Citez mot pour mot le passage du texte sur le passé du subjonctif qui commence par « Je rappelle la » et se poursuit jusqu'à « des autres personnages. ».

• [PAGE]:
********

Le passé du subjonctif

Voici une question un peu spéciale… En lisant des défis et des fanfics plus longues, je me rends compte que certains d’entre nous utilisent l’imparfait et le plus-que-parfait du subjonctif (pour qu’il arrivât, afin que je fusse épargné, ce genre de choses un peu étranges, quoi :sweat_smile:), d’autres jamais, et d’autres parfois mais pas toujours. (Je fais partie de cette dernière catégorie.)

Je rappelle la règle : normalement, après un verbe au passé, on ne peut pas mettre du subjonctif présent, il faut utiliser le subjonctif passé. On ne devrait pas écrire « Elle voulait qu’il l’embrasse », mais « Elle voulait qu’il l’embrassât »… D’où ma question : que faut-il faire ? Il y a des phrases où l’emploi du passé est vraiment bizarre, je trouve, alors que dans d’autres, ça passe tout seul. Pour moi, l’emploi de l’imparfait du subjonctif est essentiellement lié au point de vue que j’utilise : s’il s’agit d’un personnage très cultivé, ou guindé, ou les deux (en fait, les trois quarts des personnages que j’adore, quoi), j’utilise l’imparfait du subjonctif dans son point de vue plus que dans celui des autres personnages.

L’utilisez-vous ? Qu’en pensez-vous ? Est-ce un temps inapproprié pour des histoires écrites au XXIème siècle ? Y a-t-il au contraire un charme au passé du subjonctif ? Faut-il jongler entre présent et passé ? Y réfléchissez-vous lorsque vous écrivez ?

********

Items de raisonnement spatial visuel
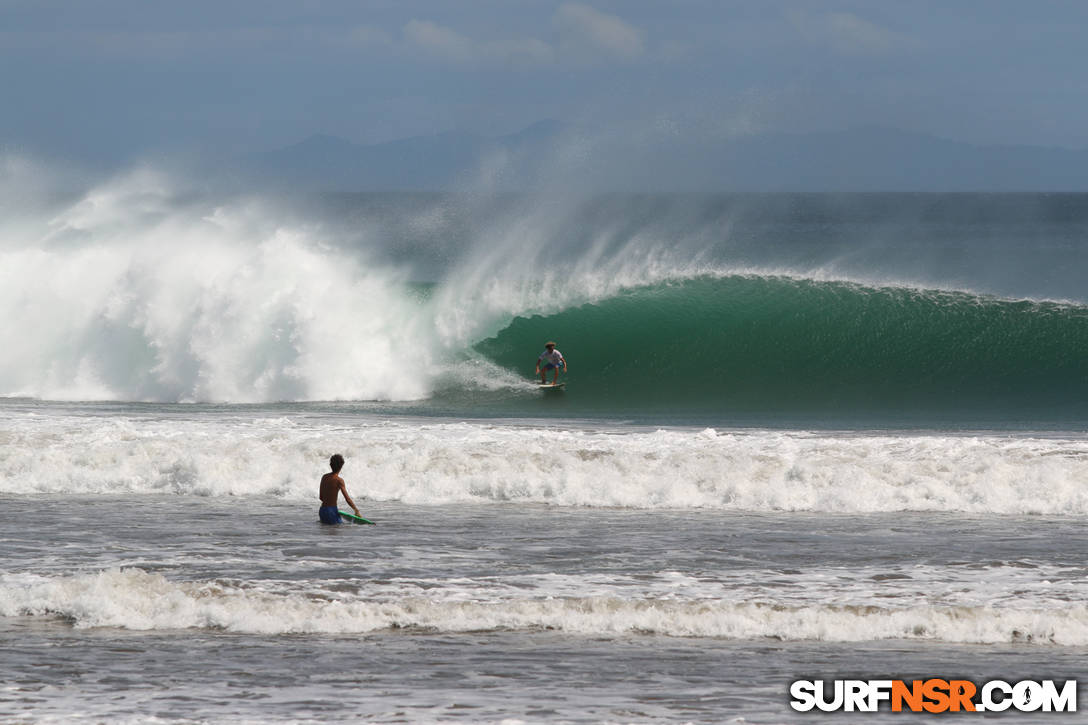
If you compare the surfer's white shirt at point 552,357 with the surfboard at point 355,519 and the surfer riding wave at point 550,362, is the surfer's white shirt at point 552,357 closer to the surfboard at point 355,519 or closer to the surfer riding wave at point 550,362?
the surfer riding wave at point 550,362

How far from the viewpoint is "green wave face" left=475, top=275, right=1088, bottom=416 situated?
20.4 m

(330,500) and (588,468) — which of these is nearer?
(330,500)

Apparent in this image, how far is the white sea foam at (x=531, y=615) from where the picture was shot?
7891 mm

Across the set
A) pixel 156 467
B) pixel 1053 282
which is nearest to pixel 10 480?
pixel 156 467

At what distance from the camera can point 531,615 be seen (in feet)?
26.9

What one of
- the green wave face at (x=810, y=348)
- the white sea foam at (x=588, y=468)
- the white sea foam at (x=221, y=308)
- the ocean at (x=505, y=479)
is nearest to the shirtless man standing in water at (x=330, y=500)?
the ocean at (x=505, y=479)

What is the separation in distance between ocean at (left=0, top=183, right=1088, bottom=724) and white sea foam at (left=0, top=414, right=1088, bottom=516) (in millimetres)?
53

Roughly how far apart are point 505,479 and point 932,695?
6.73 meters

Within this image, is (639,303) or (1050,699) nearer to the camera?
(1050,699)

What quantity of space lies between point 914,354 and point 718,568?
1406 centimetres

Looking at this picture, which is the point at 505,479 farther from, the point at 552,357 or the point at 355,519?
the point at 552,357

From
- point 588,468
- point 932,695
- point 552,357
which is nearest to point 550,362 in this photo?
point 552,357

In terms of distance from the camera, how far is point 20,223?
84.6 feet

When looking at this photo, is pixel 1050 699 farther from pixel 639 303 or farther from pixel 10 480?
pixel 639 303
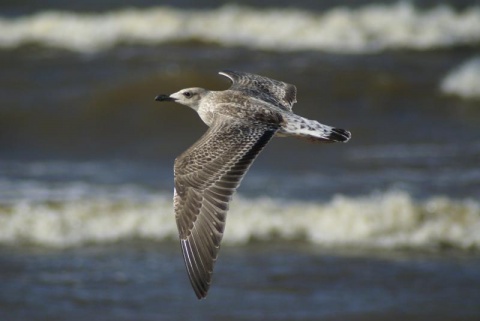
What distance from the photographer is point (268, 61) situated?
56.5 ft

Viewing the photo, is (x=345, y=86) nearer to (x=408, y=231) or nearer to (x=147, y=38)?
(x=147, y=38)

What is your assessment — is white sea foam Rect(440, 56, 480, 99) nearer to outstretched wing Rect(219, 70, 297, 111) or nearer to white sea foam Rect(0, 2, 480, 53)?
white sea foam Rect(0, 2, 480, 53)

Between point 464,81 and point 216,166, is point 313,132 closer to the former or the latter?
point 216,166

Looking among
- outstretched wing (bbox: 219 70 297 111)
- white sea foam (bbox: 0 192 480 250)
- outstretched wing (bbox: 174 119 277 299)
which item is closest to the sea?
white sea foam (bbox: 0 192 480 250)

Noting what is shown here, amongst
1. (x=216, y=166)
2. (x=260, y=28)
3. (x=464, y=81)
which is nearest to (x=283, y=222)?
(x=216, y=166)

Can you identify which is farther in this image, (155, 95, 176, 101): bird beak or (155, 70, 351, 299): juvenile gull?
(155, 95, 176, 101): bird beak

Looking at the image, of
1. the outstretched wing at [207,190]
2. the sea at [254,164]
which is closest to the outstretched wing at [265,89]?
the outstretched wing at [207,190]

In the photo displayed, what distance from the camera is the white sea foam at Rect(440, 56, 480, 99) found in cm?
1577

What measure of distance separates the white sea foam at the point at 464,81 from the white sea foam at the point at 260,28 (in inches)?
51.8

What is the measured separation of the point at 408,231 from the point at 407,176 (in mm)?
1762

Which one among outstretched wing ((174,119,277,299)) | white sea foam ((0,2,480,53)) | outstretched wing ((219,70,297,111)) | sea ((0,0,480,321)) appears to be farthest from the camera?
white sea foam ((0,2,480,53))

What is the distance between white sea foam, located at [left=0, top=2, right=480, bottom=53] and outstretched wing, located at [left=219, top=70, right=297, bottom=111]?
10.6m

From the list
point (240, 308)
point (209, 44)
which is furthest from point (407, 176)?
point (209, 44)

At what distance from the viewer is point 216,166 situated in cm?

********

• [RÉPONSE À LA TÂCHE]:
Je rappelle la règle : normalement, après un verbe au passé, on ne peut pas mettre du subjonctif présent, il faut utiliser le subjonctif passé. On ne devrait pas écrire « Elle voulait qu’il l’embrasse », mais « Elle voulait qu’il l’embrassât »… D’où ma question : que faut-il faire ? Il y a des phrases où l’emploi du passé est vraiment bizarre, je trouve, alors que dans d’autres, ça passe tout seul. Pour moi, l’emploi de l’imparfait du subjonctif est essentiellement lié au point de vue que j’utilise : s’il s’agit d’un personnage très cultivé, ou guindé, ou les deux (en fait, les trois quarts des personnages que j’adore, quoi), j’utilise l’imparfait du subjonctif dans son point de vue plus que dans celui des autres personnages.